**WHAT THE EXERCISE ASKS**
Rewrite the rows below, replacing "side vent" with "side air vent" everywhere and leaving everything else unchanged.

[Raw records]
----------------

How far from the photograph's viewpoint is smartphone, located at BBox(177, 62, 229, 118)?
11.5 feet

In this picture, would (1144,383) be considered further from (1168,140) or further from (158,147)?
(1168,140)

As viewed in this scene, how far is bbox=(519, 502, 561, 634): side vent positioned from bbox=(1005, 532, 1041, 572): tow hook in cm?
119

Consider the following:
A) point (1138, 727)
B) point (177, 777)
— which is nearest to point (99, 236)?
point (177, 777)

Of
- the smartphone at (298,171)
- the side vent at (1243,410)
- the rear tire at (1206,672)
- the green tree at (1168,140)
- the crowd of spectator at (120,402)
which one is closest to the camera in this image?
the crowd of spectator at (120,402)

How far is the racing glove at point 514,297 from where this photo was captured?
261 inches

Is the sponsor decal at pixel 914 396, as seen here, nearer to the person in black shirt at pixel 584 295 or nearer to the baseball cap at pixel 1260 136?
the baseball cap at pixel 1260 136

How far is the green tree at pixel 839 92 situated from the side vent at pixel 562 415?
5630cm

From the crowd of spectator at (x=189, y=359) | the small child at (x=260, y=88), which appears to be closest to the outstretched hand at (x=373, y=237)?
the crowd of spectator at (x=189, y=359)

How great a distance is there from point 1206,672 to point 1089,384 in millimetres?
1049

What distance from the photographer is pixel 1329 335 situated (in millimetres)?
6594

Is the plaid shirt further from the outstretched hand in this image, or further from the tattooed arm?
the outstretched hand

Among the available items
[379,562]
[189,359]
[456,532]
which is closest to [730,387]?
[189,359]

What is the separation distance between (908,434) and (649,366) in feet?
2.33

----------------

**SOLVED EXERCISE**
How far from the photograph's viewpoint is smartphone, located at BBox(177, 62, 229, 118)?
11.5 feet

In this picture, would (1144,383) be considered further from (1168,140) or further from (158,147)?
(1168,140)

As viewed in this scene, how far is bbox=(519, 502, 561, 634): side air vent positioned from bbox=(1005, 532, 1041, 572): tow hook in cm?
119

Consider the following:
A) point (1138, 727)
B) point (177, 777)
— which is nearest to point (99, 236)?
point (177, 777)

Of
- the smartphone at (298,171)
- the side air vent at (1243,410)
- the rear tire at (1206,672)
- the green tree at (1168,140)
- the crowd of spectator at (120,402)
which one is closest to the camera in this image?
the crowd of spectator at (120,402)

How far is the racing glove at point 514,297 from where this photo was captured?
261 inches

Is the sponsor decal at pixel 914 396, as seen here, nearer to the person in black shirt at pixel 584 295 or nearer to the baseball cap at pixel 1260 136?
the baseball cap at pixel 1260 136

How far is the green tree at pixel 839 92 situated from the side air vent at pixel 562 415?
5630cm

From the crowd of spectator at (x=189, y=359) | the small child at (x=260, y=88), which appears to be closest to the outstretched hand at (x=373, y=237)?
the crowd of spectator at (x=189, y=359)

How great a distance is there from point 1206,672 to point 1089,384 in millimetres?
1049

What distance from the photographer is pixel 1329 335 situated (in millimetres)?
6594

Is the plaid shirt further from the outstretched hand in this image, or further from the tattooed arm?
the outstretched hand

Among the available items
[379,562]
[189,359]
[456,532]
which is closest to [730,387]?
[189,359]

What is the separation distance between (908,434) and (649,366) in feet?
2.33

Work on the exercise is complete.